Reading passage.
========

Photo of a kittywampus (kittywumpus) game
Flash fiction often relies on the odd and unexpected to jumpstart the story.
I’m doing my Flash Fiction workshop soon and so I’m prompted to talk about some of my motivation in giving the class and why I think it’s a useful one for writers.

What is flash fiction? As the name would imply, it’s short. Short, short, short. It’s sometimes called short-short stories for that reason. People define that length in varying numbers: the Florida Review used to award $100 and a crate of oranges to the winner of their short-short story competition, while 10 Flash Quarterly‘s editor/publisher K.C. Ball says it’s got to clock in at a 1000, and others have stretched it as far as 2000 words (which to my mind wanders into actual short story territory).

Others go much shorter, pointing to Hemingway’s famous six word story: “For sale: baby shoes, never used.” There’s twitter fiction magazines, like Thaumatrope, Nanoism, and 140 Characters (which last posted in March, alas). I actually fall in this camp, but to explain why, I need to explain the appeal that flash fiction holds for me.

========

Requirements.
(1) Can you switch "oranges" to "lemons" and give the flash fiction passage again from "Photo of a kittywampus" up to and including "short story territory)."?
(2) Can you resume the flash fiction passage from the point where it stops?
The rows that follow aren't needed here.

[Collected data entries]

========

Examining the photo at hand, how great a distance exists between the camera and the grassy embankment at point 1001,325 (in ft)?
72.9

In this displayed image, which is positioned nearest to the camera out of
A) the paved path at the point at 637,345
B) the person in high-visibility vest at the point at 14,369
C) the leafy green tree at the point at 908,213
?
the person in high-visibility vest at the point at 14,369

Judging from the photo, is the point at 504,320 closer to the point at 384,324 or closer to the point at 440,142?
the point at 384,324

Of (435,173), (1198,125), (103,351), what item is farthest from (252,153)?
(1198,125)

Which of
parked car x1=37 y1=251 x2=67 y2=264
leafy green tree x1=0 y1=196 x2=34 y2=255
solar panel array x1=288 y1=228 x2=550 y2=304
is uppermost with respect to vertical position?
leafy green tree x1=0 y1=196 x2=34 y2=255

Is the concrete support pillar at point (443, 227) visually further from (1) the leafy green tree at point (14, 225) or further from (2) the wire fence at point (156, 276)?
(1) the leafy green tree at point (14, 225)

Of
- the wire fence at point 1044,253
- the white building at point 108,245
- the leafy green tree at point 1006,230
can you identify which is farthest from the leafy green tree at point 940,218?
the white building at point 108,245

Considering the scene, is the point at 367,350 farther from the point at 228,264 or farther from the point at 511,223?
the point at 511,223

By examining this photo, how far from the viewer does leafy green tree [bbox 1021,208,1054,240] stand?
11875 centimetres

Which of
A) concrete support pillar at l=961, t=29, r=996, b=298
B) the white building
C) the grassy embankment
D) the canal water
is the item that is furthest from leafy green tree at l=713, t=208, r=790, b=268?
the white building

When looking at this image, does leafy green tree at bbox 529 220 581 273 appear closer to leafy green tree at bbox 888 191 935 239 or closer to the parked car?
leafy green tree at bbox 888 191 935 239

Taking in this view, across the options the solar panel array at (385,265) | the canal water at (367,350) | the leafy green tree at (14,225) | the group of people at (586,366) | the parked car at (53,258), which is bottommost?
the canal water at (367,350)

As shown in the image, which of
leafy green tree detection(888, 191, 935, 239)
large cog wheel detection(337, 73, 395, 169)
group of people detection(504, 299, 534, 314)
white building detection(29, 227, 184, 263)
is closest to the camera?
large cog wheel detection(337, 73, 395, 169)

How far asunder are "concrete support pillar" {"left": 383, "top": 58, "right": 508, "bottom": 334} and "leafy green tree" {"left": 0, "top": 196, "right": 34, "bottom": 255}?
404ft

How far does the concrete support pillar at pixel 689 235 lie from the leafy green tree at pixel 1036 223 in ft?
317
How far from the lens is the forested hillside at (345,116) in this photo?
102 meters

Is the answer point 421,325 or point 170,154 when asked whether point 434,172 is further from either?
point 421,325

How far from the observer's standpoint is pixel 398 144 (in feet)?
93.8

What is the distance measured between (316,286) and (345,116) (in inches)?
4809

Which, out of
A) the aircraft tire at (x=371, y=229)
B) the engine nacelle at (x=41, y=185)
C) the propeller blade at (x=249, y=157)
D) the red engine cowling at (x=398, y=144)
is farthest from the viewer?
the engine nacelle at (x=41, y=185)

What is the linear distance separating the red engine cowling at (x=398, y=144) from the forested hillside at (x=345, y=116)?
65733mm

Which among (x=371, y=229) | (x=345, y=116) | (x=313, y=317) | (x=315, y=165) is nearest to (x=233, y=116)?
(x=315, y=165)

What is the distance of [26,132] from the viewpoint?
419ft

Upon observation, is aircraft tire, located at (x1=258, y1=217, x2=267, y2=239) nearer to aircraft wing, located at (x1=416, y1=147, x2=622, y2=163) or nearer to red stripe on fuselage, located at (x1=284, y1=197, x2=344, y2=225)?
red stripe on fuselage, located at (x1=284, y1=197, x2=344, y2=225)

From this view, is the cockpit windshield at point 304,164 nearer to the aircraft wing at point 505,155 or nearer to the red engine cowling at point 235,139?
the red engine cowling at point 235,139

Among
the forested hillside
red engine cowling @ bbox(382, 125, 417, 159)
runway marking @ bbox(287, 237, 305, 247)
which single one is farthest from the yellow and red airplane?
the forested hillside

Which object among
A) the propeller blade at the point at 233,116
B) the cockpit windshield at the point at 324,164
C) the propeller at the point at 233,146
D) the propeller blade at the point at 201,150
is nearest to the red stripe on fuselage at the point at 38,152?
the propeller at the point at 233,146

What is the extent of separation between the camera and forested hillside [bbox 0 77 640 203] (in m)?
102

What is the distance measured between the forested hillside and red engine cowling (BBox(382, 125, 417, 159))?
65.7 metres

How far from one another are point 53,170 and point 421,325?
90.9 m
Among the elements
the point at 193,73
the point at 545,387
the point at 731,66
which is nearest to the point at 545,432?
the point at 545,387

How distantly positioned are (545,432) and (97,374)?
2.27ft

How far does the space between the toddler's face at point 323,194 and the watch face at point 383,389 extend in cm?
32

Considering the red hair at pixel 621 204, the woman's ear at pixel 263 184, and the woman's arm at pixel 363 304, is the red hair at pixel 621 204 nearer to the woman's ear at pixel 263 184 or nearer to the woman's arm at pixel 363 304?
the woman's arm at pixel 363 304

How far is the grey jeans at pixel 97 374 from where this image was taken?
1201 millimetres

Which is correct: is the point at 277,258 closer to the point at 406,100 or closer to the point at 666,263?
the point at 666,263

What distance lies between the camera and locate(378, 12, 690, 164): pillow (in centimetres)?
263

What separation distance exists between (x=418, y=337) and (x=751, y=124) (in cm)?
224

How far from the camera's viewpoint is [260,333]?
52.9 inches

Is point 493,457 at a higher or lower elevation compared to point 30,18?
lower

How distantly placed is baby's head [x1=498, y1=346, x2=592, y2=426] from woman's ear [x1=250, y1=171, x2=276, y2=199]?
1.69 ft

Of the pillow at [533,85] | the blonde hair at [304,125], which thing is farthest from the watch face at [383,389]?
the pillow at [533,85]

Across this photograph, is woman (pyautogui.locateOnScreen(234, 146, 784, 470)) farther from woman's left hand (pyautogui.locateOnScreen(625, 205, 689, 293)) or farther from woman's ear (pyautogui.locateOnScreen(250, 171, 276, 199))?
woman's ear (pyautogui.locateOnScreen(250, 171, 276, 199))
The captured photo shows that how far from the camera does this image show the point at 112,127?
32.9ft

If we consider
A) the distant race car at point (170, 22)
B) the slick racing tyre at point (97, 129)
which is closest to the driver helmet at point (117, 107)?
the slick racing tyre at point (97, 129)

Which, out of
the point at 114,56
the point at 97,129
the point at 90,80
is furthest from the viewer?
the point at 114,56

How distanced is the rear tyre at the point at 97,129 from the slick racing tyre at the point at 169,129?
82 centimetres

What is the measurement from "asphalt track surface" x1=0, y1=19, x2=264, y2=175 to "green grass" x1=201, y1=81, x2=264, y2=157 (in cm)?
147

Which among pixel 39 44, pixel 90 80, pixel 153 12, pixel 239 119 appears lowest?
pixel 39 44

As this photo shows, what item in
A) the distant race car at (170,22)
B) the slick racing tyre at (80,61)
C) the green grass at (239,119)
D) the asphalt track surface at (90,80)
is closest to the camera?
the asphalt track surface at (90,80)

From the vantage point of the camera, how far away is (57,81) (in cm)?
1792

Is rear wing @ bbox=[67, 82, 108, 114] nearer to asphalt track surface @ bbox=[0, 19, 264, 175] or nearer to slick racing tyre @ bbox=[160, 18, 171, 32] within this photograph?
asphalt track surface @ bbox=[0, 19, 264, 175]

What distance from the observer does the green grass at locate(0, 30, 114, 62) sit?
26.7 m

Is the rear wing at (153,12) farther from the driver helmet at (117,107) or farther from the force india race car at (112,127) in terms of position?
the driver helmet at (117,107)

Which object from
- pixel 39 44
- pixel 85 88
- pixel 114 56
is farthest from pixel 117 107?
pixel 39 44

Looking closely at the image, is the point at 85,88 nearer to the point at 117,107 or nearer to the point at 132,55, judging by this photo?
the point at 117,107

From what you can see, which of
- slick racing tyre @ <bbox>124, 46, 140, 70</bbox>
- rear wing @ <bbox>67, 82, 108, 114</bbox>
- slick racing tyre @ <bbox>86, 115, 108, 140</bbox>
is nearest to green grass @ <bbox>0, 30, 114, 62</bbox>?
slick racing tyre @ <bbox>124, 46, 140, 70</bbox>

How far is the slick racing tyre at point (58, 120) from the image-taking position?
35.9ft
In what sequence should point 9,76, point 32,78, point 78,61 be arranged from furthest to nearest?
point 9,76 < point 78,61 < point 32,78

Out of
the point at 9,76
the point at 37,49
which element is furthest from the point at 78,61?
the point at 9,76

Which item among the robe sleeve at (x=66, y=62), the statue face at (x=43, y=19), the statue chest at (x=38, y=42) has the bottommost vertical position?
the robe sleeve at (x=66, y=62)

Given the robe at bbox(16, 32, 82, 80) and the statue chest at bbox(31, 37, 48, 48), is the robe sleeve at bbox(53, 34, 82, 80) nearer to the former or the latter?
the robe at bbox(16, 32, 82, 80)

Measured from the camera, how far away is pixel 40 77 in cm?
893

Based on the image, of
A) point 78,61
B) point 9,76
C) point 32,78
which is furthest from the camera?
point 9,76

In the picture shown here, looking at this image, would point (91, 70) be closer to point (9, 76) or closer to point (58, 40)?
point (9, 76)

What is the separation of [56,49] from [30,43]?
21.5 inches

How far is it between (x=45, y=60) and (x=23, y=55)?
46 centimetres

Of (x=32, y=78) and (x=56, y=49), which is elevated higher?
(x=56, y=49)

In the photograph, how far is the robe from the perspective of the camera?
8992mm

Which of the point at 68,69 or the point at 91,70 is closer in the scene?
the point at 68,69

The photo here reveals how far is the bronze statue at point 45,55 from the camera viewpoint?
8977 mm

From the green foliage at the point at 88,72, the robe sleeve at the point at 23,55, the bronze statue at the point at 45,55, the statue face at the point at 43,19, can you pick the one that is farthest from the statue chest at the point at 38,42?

========

Response list.
(1)
Photo of a kittywampus (kittywumpus) game
Flash fiction often relies on the odd and unexpected to jumpstart the story.
I’m doing my Flash Fiction workshop soon and so I’m prompted to talk about some of my motivation in giving the class and why I think it’s a useful one for writers.

What is flash fiction? As the name would imply, it’s short. Short, short, short. It’s sometimes called short-short stories for that reason. People define that length in varying numbers: the Florida Review used to award $100 and a crate of lemons to the winner of their short-short story competition, while 10 Flash Quarterly‘s editor/publisher K.C. Ball says it’s got to clock in at a 1000, and others have stretched it as far as 2000 words (which to my mind wanders into actual short story territory).

(2)
Flash fiction is concentrated fiction, undiluted by digression or subplot. A flash story is an arrow thrilling in the reader’s heart, something that hits dead on. It uses the story structure in miniature and gets at the heart of what a story must do: something must change. In traditional stories, and in many of their flash counterparts, the change occurs in the main/viewpoint character. In the best ones, there is often an internal as well as external change: In conquering her fear of spiders, Polly defeats the Squids From Beyond. Because flash is short, often that’s not met and the change is one or the other. Other kinds of change might involve the setting, or some other major factor within the confines of the story.

But there is another kind of change that can occur, and that is in the reader, either emotionally or in terms of their expectations. That’s what happens in the Hemingway story. We begin with what is surely an exemplar of cuteness, because who doesn’t like baby shoes? And then we are abruptly moved away in the next two words – they’re for sale, we think, and immediately ask why? And then the hammer of tragedy: the shoes have never been used, and we supply the rest. Dead baby. Our understanding, our expectations, our emotions, all can be shifted by a piece of flash fiction. We are changed. Good fiction, or at least fiction that falls within a particular definition of “good”, changes us.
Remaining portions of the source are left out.